The original Patalliro! dates way back to the early 80's and did something no other anime did before: it depicted Boy's Love on television. Not in the way it's done nowadays, Patalliro! was more like a big parody of the genre, but still gay relationships were an essential part.
So no one should be surprised that its spin-off, Patalliro Sayuki!, deals with the topic in a similar fashion. Don't like two guys kissing each other? Then you might want to turn back and watch something else instead. Shounen-Ai may not be the main topic here, but there is still plenty
of it along the way.
Patalliro Sayuki!, like DragonBall, is loosely based on Wu Cheng'en's Journey to the West, so the story might feel familiar.
The monk Sanzō ventures on a journey from China to India in order to obtain several Buddhist scrolls.

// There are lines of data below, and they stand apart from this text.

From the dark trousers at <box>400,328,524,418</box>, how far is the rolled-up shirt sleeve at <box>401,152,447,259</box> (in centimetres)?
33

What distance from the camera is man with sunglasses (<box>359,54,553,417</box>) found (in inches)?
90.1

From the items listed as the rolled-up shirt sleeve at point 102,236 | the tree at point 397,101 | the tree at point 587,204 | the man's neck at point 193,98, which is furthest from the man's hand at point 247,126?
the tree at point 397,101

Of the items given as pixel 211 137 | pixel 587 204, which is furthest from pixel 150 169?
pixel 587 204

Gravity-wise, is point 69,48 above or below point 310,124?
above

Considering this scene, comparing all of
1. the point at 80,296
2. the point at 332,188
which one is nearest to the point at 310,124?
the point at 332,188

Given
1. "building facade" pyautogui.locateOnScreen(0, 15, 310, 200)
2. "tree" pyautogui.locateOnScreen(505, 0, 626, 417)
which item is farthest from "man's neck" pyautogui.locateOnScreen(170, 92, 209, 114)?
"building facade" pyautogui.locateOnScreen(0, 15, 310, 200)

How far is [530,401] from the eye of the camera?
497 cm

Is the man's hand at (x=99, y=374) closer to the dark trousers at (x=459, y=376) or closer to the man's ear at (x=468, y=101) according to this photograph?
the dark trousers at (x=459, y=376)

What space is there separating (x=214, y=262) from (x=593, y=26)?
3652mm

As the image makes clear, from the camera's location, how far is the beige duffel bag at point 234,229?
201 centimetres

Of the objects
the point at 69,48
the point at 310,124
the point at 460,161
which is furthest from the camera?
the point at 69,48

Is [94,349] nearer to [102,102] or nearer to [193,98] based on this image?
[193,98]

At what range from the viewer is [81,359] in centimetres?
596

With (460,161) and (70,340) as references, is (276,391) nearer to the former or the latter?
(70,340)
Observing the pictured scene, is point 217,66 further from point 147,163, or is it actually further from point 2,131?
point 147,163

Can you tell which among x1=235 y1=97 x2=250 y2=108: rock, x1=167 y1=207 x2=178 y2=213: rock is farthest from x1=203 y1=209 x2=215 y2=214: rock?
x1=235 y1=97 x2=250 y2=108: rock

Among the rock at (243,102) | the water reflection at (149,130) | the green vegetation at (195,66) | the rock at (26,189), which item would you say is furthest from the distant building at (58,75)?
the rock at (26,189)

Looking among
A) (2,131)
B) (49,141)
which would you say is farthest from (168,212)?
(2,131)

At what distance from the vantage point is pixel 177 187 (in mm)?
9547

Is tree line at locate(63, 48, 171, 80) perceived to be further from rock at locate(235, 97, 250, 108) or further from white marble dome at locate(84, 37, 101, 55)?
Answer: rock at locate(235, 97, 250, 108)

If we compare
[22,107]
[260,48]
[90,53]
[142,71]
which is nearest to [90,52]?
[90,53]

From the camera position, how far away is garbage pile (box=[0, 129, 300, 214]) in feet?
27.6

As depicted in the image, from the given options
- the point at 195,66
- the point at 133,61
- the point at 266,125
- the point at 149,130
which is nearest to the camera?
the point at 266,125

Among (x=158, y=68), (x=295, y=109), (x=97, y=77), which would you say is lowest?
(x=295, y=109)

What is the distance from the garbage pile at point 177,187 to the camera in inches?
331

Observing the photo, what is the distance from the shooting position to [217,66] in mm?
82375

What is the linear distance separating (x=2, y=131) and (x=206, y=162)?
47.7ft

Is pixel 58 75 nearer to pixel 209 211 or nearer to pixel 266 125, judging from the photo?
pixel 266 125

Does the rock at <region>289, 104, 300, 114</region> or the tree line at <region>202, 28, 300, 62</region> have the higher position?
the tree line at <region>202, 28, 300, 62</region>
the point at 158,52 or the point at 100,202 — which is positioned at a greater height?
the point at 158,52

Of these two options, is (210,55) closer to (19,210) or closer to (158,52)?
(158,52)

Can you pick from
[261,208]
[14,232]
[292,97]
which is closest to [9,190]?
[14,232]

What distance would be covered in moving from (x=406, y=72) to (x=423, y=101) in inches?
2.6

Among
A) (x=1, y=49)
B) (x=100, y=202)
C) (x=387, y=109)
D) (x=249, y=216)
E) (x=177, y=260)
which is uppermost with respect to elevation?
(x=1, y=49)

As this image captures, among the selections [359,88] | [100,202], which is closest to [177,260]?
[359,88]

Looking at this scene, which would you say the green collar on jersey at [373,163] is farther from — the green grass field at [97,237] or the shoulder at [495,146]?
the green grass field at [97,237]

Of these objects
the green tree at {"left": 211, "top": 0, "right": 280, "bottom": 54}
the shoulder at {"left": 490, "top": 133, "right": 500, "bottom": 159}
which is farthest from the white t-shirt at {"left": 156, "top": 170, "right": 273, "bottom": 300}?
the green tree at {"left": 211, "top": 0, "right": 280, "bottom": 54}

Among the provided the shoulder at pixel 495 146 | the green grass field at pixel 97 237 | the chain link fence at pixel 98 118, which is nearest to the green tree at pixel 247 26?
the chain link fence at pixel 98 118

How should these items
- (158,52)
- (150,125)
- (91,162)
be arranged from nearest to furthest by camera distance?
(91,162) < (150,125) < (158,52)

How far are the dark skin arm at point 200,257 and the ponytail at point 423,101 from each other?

On his way he is accompanied by three companions to protect him on his quest: the monkey king Son Gokū, Cho Hakkai who is part pig, part human and Sa Gojo, a former general of Heaven. And of course there is danger lurking along the way.
Since this is a comedy you shouldn't expect too much accuracy when it comes to its source material; some essential parts are there, but don't be surprised if the characters possess advanced technology or encounter an alien. Sadly the story is far from finished in the end. Then again, every episode is only about 10 minutes long (opening and ending included), so there is hardly enough time to go into detail. Due to the lack of time, conflicts are resolved rather simply and quickly, mainly through comic relief. However I would lie if I said it isn't entertaining to watch. Sure most jokes aren't exactly deep, still it had me laughing out loud a couple of times.
Animation wise Patalliro Sayuki! isn't breathtaking, but it does its job. Honestly, I didn't expect too much from a gag-anime, and for that it looks nice.
Most of the characters have an equivalent in the original Patalliro!, but you don't need to watch it in order to understand it. (though I think it might be a little more enjoyable, if you roughly know the original, since there are quite a few Easter Eggs) Everybody is exactly what they seem to be and they don't really have any significant development. Then again, since they are mostly there to deliver the jokes, it doesn't really matter.
Some of the cast are incredibly pretty and could easily pass as female if the anime didn't tell you otherwise. There were a few where I was honestly puzzled if I was looking at a guy or a girl.
As for the BL, as mentioned it is there, but it is neither too explicit nor is it the shows main focus. It may strike some people as odd, since some of the main characters are monks/ Buddhist disciples. However sexual relationships between monks and their disciples (as mentioned here) weren't actually uncommon in Japan and China. What do you know, historically it isn't even completely inaccurate.
All in all Patalliro Sayuki! is not the most incredible thing you'll ever lie your eyes upon, but as a light-hearted comedy-show it does a good job. If the BL doesn't put you off and you like Journey to the West you might want to take a look. Just don't take it too seriously.